Talking about the Afghans, the idea of a “foreign” invasion is to be rejected. The Afghans lived on the periphery of Safavid jurisdiction, to be sure, but to consider them foreigners, non-Iranians, is to express a modern, nationalist perspective. Anyway, by the time they moved in, the Safavid state had become hollowed out from the inside. So yes, on balance, domestic forces are what brought the Safavids down, structural ones, such as a lack of money, in first place. Contingent causes, such as short-sighted measures to enhance revenue and military neglect, partly flowed from this. And then there was weak leadership, leading to excessive corruption and unbridled factionalism.
How do the Safavids compare to the surrounding empires, the Ottomans and the Mughals?
It is interesting to observe that, throughout the seventeenth century, Iran was much more stable than the Ottoman Empire, where lawlessness and banditry were rife and several sultans were killed and deposed.
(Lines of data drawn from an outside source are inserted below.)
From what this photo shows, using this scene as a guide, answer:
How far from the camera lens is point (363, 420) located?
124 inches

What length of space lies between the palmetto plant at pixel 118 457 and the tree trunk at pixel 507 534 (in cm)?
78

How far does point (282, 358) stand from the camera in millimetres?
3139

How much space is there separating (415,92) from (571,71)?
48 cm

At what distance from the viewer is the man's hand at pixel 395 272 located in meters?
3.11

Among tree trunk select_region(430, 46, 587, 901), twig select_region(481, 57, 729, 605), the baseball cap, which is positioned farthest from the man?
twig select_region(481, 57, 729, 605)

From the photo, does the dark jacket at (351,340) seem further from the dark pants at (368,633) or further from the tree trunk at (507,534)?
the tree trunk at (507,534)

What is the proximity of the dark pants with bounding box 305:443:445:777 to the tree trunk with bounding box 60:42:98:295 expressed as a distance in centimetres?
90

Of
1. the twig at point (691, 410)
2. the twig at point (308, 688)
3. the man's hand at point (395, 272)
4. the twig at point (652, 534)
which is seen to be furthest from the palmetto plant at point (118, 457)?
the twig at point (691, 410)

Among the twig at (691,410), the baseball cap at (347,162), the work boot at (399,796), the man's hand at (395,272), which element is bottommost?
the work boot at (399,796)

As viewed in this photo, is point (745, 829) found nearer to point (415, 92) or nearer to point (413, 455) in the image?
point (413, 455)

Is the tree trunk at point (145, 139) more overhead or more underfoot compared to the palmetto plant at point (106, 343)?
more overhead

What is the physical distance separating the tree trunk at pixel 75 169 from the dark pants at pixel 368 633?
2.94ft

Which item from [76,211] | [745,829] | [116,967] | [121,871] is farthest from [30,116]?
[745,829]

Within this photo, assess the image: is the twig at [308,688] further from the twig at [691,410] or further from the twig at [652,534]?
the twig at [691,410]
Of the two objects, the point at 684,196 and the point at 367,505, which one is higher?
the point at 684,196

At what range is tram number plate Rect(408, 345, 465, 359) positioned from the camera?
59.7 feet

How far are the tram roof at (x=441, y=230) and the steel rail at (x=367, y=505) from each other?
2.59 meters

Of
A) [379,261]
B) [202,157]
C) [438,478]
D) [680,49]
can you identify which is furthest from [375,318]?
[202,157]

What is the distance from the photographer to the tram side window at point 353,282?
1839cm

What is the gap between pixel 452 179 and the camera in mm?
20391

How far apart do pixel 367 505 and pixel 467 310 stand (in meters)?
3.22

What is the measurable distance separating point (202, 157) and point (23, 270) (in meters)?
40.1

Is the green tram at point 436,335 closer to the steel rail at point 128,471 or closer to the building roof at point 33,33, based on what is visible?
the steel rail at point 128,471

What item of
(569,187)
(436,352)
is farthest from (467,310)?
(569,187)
Iran’s road system as devised by Shah Abbas remained largely intact. It was also more peaceful than the Mughal state, with its destructive internecine warfare among the ruling class, pitting father against son and brother against brother. At the same time, the Safavids were far weaker than either state. Shah `Abbas’s reputation and the splendor of Isfahan, the capital that he remodeled and embellished, notwithstanding, the power of the Safavids was more symbolic than real, carried by the aura and appeal of Persian civilization rather than by the surplus generated by the land, which was quite small, certainly compared to that of the Ottomans, and especially that of the Mughals in India, who could tap into the immensely fertile Punjab. It is not for nothing that since time immemorial, Iranian had been migrating to India, in search of employment and prestige at various Indian courts.
Was Shah Abbas really great?
Abbas was great in the sense that he was a forceful and even visionary ruler who went as far in centralizing Iran as anyone until the 20th century. But he was also a despot, resolute and, at times, ruthless, mercurial, alternating between magnanimity and cruelty, tolerance and vindictiveness. Like all despots in history, he needed these qualities and characteristics to stay on top of the fray in an unforgiving, extremely competitive environment.
Historically speaking, Safavid Iran was the first Shi'a state. Can we compare today's Iran to the Safavid period?
In the most fundamental way, we can’t. Until the introduction of modern technology, improved communications and the spread of mass literacy, all states were minimal in their ability to project power across space by way of mobilizing soldiers, garnering taxes and imposing their ideology. There are some similarities between Safavid Iran and contemporary Iran, though. One involves the role religion began to play at the turn of the 18th century. The rather doctrinaire form of Shi’ism that became the outward marker of the state and its identity ended up alienating non-Shi`is, and in particular the tribal, mostly Sunni fringe, whose loyalty was vital for the survival of the state. Another is the endemic factionalism. If the Safavid state ever showed any unity of purpose, this came unraveled towards the end, when policy makers turned mutual slander and the active undermining of each other’s initiatives into their main activity. All this contributed mightily to the military defeat the Safavids suffered against the relatively small cohort of tribesmen that the Afghans were.
What are you working on now?
I am currently working on two projects. One involves the role Iran played in early modern Eurasian diplomacy, especially with regard to attempts to isolate and neutralize the Ottomans. We have many studies that deal with the efforts of European rulers to create an anti-Ottoman alliance, but the active role the Safavids played in this coalition building it is generally overlooked. My other project is about the way Iranians have imagined the outside world from the Safavid period until modern times. I have published a number of articles on the evolution of this image, with a focus on the British and the Russians, the most visible foreigners in the 19th century, and would like to expand this into a book, incorporating the Germans and, ultimately, the Americans.